Debugger and profiler

Overview

Debuggers find errors in programs. In parallel programs, potential errors that could occur at some point are also found. Profilers, on the other hand, can identify performance problems in programs. The UNI Kassel offers the debugger TotalView and the profiler Vampir in the Linux cluster, supported by the HKHLR.

Debugger

Debugging the source code of a parallelized program is even more complex than with a sequential program. A crash, an infinite loop or an incorrect result can now occur not only in different threads running in parallel, but also on several computers (referred to as "nodes" in the cluster).

The UNI-Kassel uses the debugger TotalView, supported by the HKHLR. An introduction to TotalView is regularly offered as a workshop. TotalView offers the following options, among others:

The program code can be executed line by line, as with a sequential debugger, but with the difference that the source code is available individually for all threads on all nodes. This means that you can observe all values of all variables from all threads during debugging and localize the thread that is responsible for an error.
With an additional compiler option, a C, C++ and Fortran program can be compiled with additional debug information. If the program crashes, a so-called coredump file is created, which can be examined with TotalView. This file contains the exact state of the program after the crash and can (among many other possibilities) determine the line in the source code where the program was located.
TotalView can "watch" a running program and automatically detect errors in the parallel code, such as "race conditions", which the programmer may not be aware of.

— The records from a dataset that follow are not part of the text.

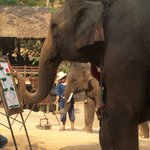 Maesa Elephant Camp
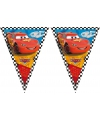 Vlaggenslinger van Cars 3 meter
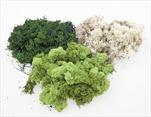 SU Islandský Mech Stabilizovaný zelený 1kg - velkoobchod, dovoz květin, řezané květiny Brno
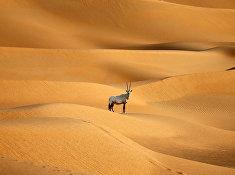 Аравийский Орикс в пустыне в ОАЭ
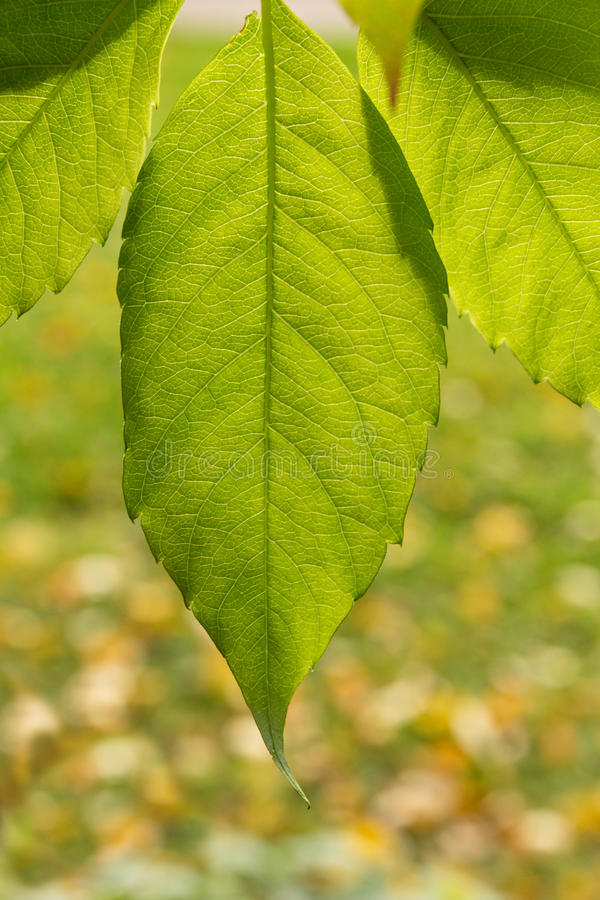 Green leaves in sunlight. With leaves in defocus royalty free stock image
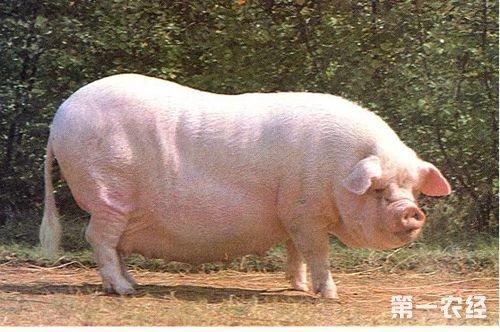 三,杂交利用      用赣州白猪作父本为本地母猪进行杂交,其杂种图片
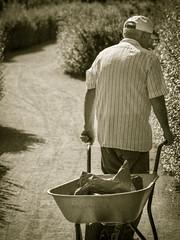 Old man (erkan.oeztuerk) Tags: art germany deutschland mann arbeit gelsenkirchen tamron90 d7100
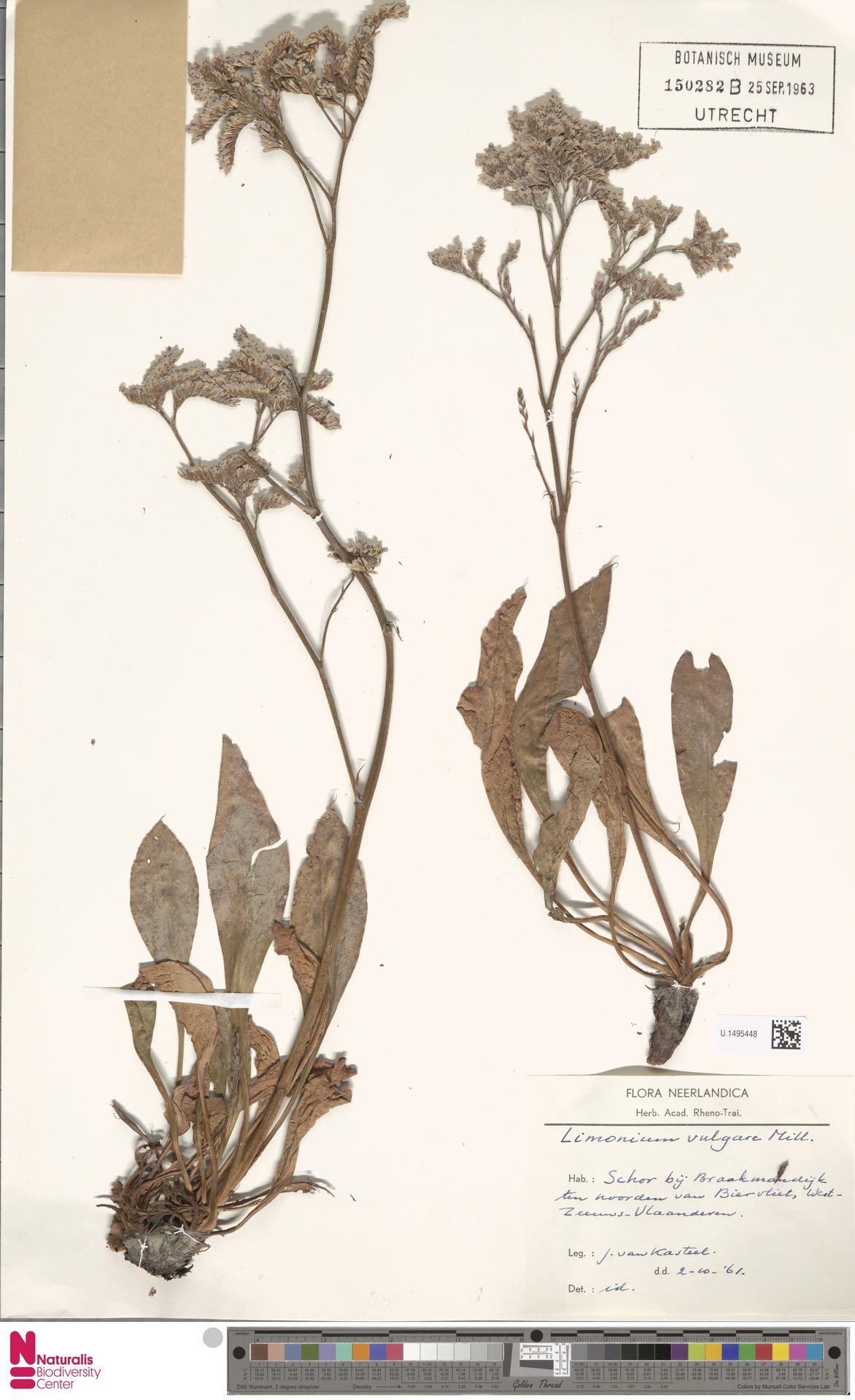 U.1495448 | Limonium vulgare Mill.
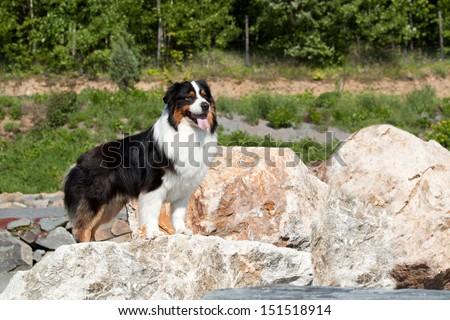 Beautiful Australian Shepherd posing on a rock - stock photo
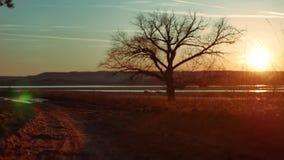 Silhouet Solitaire boom in gouden zonsondergang silhouet van een eenzame boom op de zonsondergang mooi landschap van de aardweg stock videobeelden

Start of TotalView in the cluster:

module load totalview/2017.1.21 totalview

Important: Even a program that works with small inputs can still contain errors that have an effect at some point when calculations are performed for several days on many nodes in parallel. For example, no doctoral thesis should be based on figures from a self-written program that has never been run through an automatic debugger.

Remember: "A wrong program always has the right to do what the programmer expects it to do". However, tests can only (with luck?) prove the presence of errors, but not their absence.

Profiler

A profiler can observe a program at runtime and detect performance problems. For example, it is possible to detect in which methods a program has been running for how long.

An example: The profiler recognizes that the program spends a surprisingly long time in a method "Math.pow(x,y)". The method normally calculates the power "x to the power of y". On closer inspection, the method is only used in the program to calculate the square of int variables. Since the method calculates internally with double numbers and uses various tricks that do not work with a simple squaring of integers, this method call can simply be replaced by a separate method that simply returns "x * x" and the program is then significantly faster.

Without the profiler, it is hardly possible to find such weaknesses in your own program and optimize it in this way. With a profiler, the chances are quite good.

In the Linux cluster, the profiler "Vampir" is used, which, like TotalView, was also introduced by the HKHLR. An introduction to Vampir is regularly offered as a workshop.